Basic Formula: Pie Crust

Baking intimidates many people because they think they will mess up their dough if they measure an ingredient incorrectly. This fear is unnecessary. Take a deep breath, remind yourself of all the grandmothers in the world who have eyeballed their homemade cookies for years, and give it a shot. Pie crusts can come in very handy when you want to make a dish that will last more than one meal. Use this crust for sweet or savory foods–it will work either way.

Basic Formula
Flour + Salt + Cold Fat + Ice Water = Pie Crust

Small drinking glass

Large mixing bowl

Rubber spatula (wooden spoon will work if no spatula)

1-cup measure

1/2-teaspoon measure

Pastry blender or food processor (or fork, if you don’t own either of the other options)

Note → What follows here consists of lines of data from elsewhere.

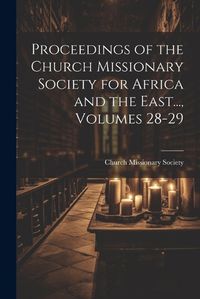 Cover image for Proceedings of the Church Missionary Society for Africa and the East..., Volumes 28-29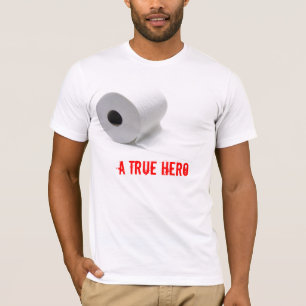 T-shirt Papier hygiénique : Le héros vrai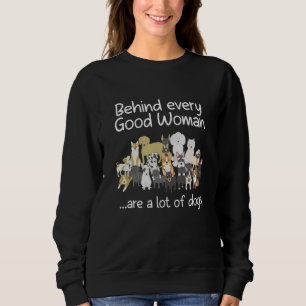 Behind Every Good Woman Cute Animal Lady Dog Lover Sweatshirt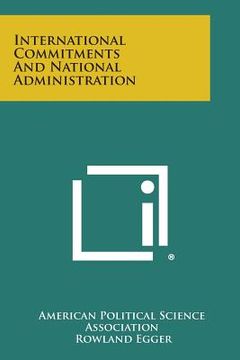 portada International Commitments and National Administration (en Inglés)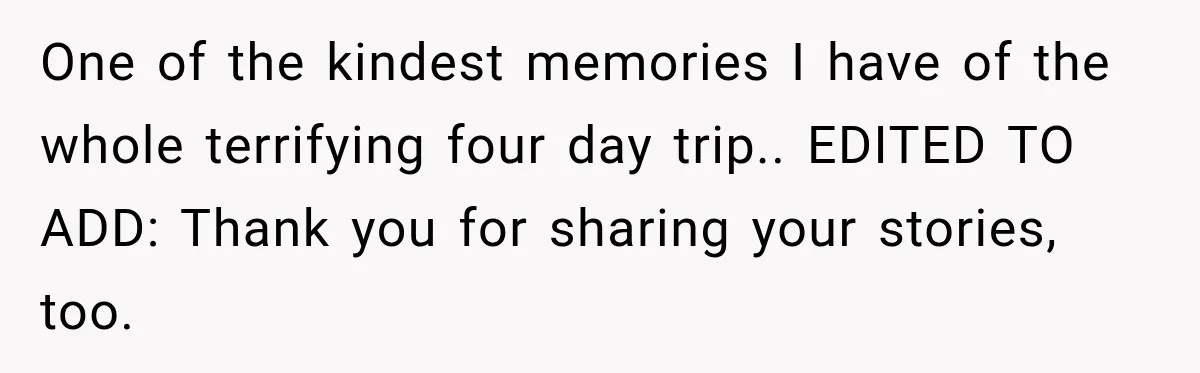 One of the kindest memories I have of the whole terrifying four day trip.. EDITED TO ADD: Thank you for sharing your stories, too.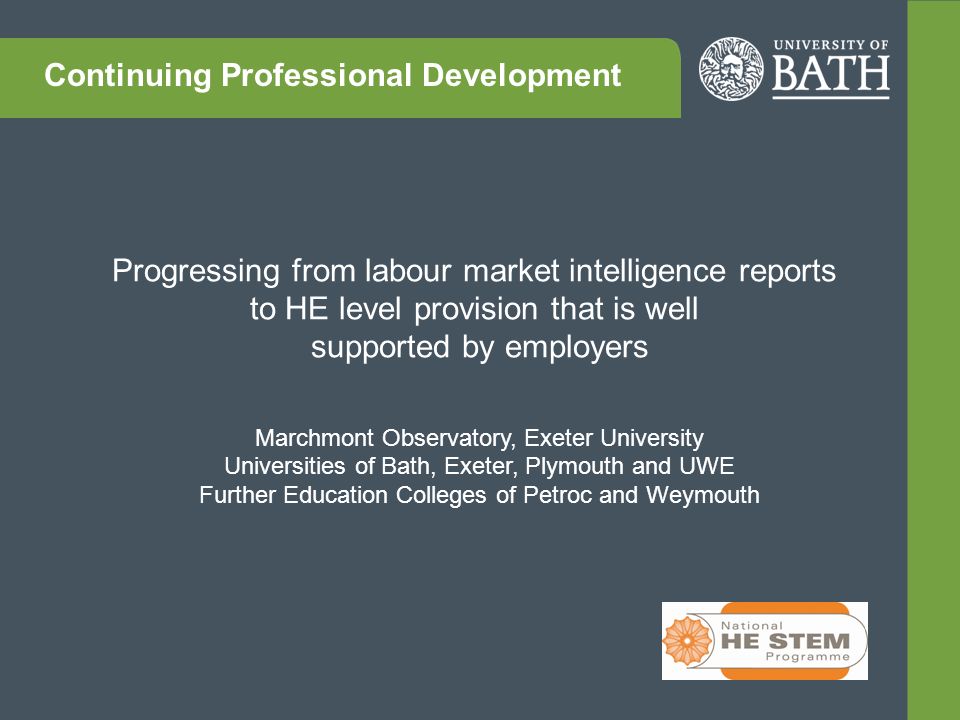 Progressing from labour market intelligence reports to HE level provision that is well supported by employers Marchmont Observatory, Exeter University Universities of Bath, Exeter, Plymouth and UWE Further Education Colleges of Petroc and Weymouth Continuing Professional Development
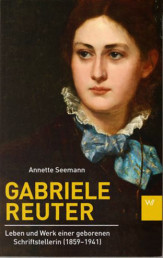 Gabriele Reuter. Leben und Werk einer geborenen Schriftstellerin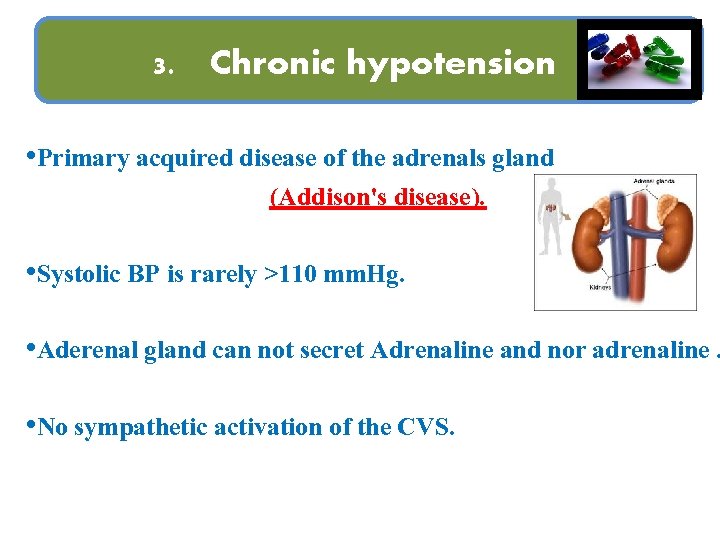 3. Chronic hypotension • Primary acquired disease of the adrenals gland (Addison's disease). •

Empty counter space, clean enough to eat off of

Rolling pin

[You’ll also need an oven, eventually, but that part falls beyond the scope of this post.]


Basic Steps

1. Put some water into the freezer to chill. The key to a good pie crust is to keep the fat cold. You can increase your odds by chilling the water before you even start making the dough. Half a glass should be enough.

2. Mix flour with salt. The Joy of Cooking recipe, which is my go-to, calls for 2 1/2 cups flour and 1 1/4 teaspoon salt for a double crust pie. So if you only need the bottom crust, use 1 1/4 cups flour and a little more than 1/2 teaspoon salt. I’ve also used rye flour or spelt flour in place of half the all-purpose, which yielded great results. (That idea comes from this book.)

3. Blend cold fat into flour mixture. The fat can be lard, butter, or shortening, but it needs to be cold. Blending means you want to chop at the fat until it breaks into pieces and those pieces get dusted with flour. (I use a pastry blender, but you can also use a food processor or fork.) Keep at it until the biggest chunks are the size of peas. You don’t need or want uniformity; the larger pieces will melt while baking which will create flakiness in the crust. Go with 4–5 tablespoons of fat if making a single crust; 8–9 tablespoons if double. (I’ve seen this variable change from recipe to recipe.)

4. Add ice water until the dough comes together in a ball. Most recipes suggest six tablespoons of water, but I find that the amount varies according to the type and quality of my flour. I prefer to add a small amount of water from my pre-chilled glass, mix it in, and repeat with tiny amounts until I can pat the dough into a ball.

5. Roll out dough on a lightly floured surface. It helps to mush the dough from a ball to a circle before rolling–this encourages it to maintain a round shape as you roll. If your dough sticks to the countertop or the rolling pin, sprinkle the surface with flour and/or flip the dough over. Keep rolling and adding flour as necessary until the dough is about 1/4 inch thick and 9–10 inches in diameter.


Additional Notes: If using right away, gently drape the dough over a greased 9-inch pie pan and guide it so that it molds along the bottom and sides of the pan. Trim any excess around the edges and use this extra to patch any tears. If you aren’t planning to use the crust immediately, you can fold it and store it in the fridge. You may have to roll it out again because it can tear after chilling, but this is okay.